Dr Marlijn Hoeks is an internist-hematologist at Radboud University Medical Centre and works as a transfusion specialist at the Sanquin blood bank. Her fields of expertise include blood transfusion, clinical haematology, haemostasis and benign blood disorders.
As a supporter of the Blood and Beyond initiative, she shared her views on the current blood transfusion landscape in the Netherlands in what has been a unique year, due to the COVID-19 pandemic.
Firstly, from a patient perspective, transfusions are very time-consuming and burdensome. If I think about the elderly patients with co-morbidities that I see, they have to spend a large part of the day on our unit which is of course burdensome. On top of that, patients can often feel unwell the day of their transfusion, and the days following. Once a blood transfusion is complete, patients will feel better for around two weeks, but after that the cycle must start all over again. This of course means they must structure their whole life around this, so it is extremely burdensome for them.
On top of that, this process is time consuming for the healthcare workers, and of course the patient is occupying a hospital bed whilst this treatment is ongoing. If we factor in the costs of the process in terms of the testing and the blood product itself, the financial burden is really high. So in summary, the transfusion process itself is a burden on patients, as well as a burden on hospital capacity and finance.
COVID-19 has led to challenges for blood banks, such as Sanquin where I work, because on top of their usual workload they are collecting plasma donations of donors who recovered from COVID-19 in order to produce convalescent plasma as a potential treatment for COVID-19, but I would say there are still similar level of transfusions occurring and demand is more or less stable.
In terms of access for patients, we saw a big impact from COVID-19 in March and April at Radboud University Medical Centre, when the virus was at its first peak. We had to adapt the support we offered patients, moving to phone and video appointments and consultations with patients. Some of my patients liked it, especially the younger patients who are used to technology, but for elderly patients it was difficult as they do prefer the physical contact with their doctors. There were also non-chronic patients who were reluctant to come into the hospital because they feared getting COVID-19, despite all the safety measures in place.
Another challenge was ensuring adherence among patients. When speaking with patients about adherence to treatment like iron chelation therapy for example, it’s important to be able to look a patient in the eye and see how they react. It’s important to have trust and open conversations about adherence, and for patients to recognize this and admit it to their healthcare professional, so we can look together for possibilities to improve it.
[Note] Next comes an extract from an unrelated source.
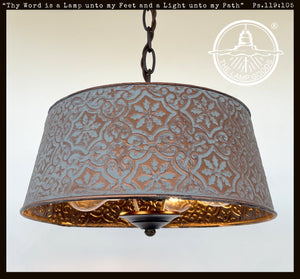 Copper farmhouse chandelier with ornate, embossed metal shade in blue and copper tones.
The EUMDS registry tracks MDS patients across 17 countries. We collect real-life data, which is an advantage because the results are more generalizable than randomized clinical trials. The MDS-RIGHT project is a five-year, EU funded project within the EUMDS Registry, which will be concluding at the end of this year. Our philosophy is ‘providing the right care to the right MDS patients at the right time’. An example where this is essential is in chronic anemia of the elderly. It is a common problem and in many cases these patients have MDS, so the timely diagnosis may prevent a reduction in patient health and quality of life.
Through the project, we have produced several treatment and support guidelines for MDS in Europe. This was important because previously, there was a was a lack of quality or consistent guidelines. As a patient, you could go to one hospital and get given advice, before visiting another centre and receiving different advice, which doesn’t give much confidence in the doctors. There is also the fact that patients are a lot more educated now. They are conducting their own research into their conditions, so they are often aware of several options available that they will want to discuss with their healthcare professionals. Quality guidelines equip doctors to be prepared for this and offer the best support.
I think what is important is the development of new drugs, so patients are not transfusion dependent, for the reasons I have already outlined. There are new treatment options that are in development right now, and I hope over time these can reduce the dependency on transfusions, which will of course then increase a patient’s quality of life.
We are currently carrying out some research on point-of-care haemoglobin measurements at home. This works in a similar format to how those with diabetes self-test, but instead of glucose, the patient is measuring their haemoglobin level. This allows for a more patient-managed approach, which is something that we in the Netherlands have been keen to do. The patient can measure themselves against a hospital provided measure and depending on what their results are showing they can decide to come in for a transfusion, or not. So that is exciting and could improve the patient experience overall in the future.